(Dataset excerpts)
******************************

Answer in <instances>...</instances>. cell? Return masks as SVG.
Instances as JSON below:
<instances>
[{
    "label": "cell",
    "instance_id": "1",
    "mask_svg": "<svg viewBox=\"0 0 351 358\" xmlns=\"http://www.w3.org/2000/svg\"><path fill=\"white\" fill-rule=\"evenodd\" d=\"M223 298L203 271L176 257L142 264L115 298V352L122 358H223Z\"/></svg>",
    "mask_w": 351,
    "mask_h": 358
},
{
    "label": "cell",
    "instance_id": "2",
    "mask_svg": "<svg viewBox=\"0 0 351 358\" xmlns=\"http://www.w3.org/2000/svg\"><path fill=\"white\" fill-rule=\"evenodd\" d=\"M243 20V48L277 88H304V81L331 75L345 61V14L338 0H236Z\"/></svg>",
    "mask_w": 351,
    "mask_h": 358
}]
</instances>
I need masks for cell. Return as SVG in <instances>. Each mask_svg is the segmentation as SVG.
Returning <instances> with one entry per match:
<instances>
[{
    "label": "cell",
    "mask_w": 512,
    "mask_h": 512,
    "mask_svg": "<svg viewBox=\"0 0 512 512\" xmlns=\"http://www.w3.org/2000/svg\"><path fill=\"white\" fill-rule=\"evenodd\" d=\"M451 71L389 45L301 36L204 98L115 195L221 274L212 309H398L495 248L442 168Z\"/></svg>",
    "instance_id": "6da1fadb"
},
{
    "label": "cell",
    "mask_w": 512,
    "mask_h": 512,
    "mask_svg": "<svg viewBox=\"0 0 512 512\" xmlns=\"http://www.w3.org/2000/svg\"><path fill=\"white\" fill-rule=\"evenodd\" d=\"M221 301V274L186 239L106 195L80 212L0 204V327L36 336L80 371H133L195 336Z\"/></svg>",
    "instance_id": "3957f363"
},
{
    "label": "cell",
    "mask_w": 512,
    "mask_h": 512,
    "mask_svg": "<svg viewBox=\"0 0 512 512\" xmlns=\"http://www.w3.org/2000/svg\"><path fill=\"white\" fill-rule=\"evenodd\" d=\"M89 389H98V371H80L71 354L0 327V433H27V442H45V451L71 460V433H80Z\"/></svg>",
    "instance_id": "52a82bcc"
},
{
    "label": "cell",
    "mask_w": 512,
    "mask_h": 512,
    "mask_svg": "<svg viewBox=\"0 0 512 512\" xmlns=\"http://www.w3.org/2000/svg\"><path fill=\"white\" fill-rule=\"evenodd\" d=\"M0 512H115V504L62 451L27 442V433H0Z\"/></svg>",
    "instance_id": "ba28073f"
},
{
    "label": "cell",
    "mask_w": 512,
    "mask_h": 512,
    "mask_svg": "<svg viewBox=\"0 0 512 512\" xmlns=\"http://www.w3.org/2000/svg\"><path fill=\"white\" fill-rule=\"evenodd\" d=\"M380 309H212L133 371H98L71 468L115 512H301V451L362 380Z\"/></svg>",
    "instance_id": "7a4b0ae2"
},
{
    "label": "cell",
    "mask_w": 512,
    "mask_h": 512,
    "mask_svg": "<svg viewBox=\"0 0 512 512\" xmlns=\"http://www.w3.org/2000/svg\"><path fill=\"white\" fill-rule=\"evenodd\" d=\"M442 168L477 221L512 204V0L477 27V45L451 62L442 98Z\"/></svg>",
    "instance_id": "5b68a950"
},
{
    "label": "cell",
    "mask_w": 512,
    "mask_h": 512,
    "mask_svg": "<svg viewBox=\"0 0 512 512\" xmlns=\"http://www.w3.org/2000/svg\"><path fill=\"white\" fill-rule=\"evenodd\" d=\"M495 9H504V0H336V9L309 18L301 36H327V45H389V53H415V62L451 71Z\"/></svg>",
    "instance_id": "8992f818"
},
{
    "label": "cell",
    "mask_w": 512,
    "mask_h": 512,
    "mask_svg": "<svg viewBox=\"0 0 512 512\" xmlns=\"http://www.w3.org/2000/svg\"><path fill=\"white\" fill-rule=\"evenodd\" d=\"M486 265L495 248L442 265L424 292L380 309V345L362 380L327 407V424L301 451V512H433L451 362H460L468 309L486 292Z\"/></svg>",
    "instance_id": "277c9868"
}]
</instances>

******************************

** Exercise brief **
Please locate every line in the rows above that contains the word "masks" and copy each of those lines. Case counts.

** Task output **
Answer in <instances>...</instances>. cell? Return masks as SVG.
I need masks for cell. Return as SVG in <instances>. Each mask_svg is the segmentation as SVG.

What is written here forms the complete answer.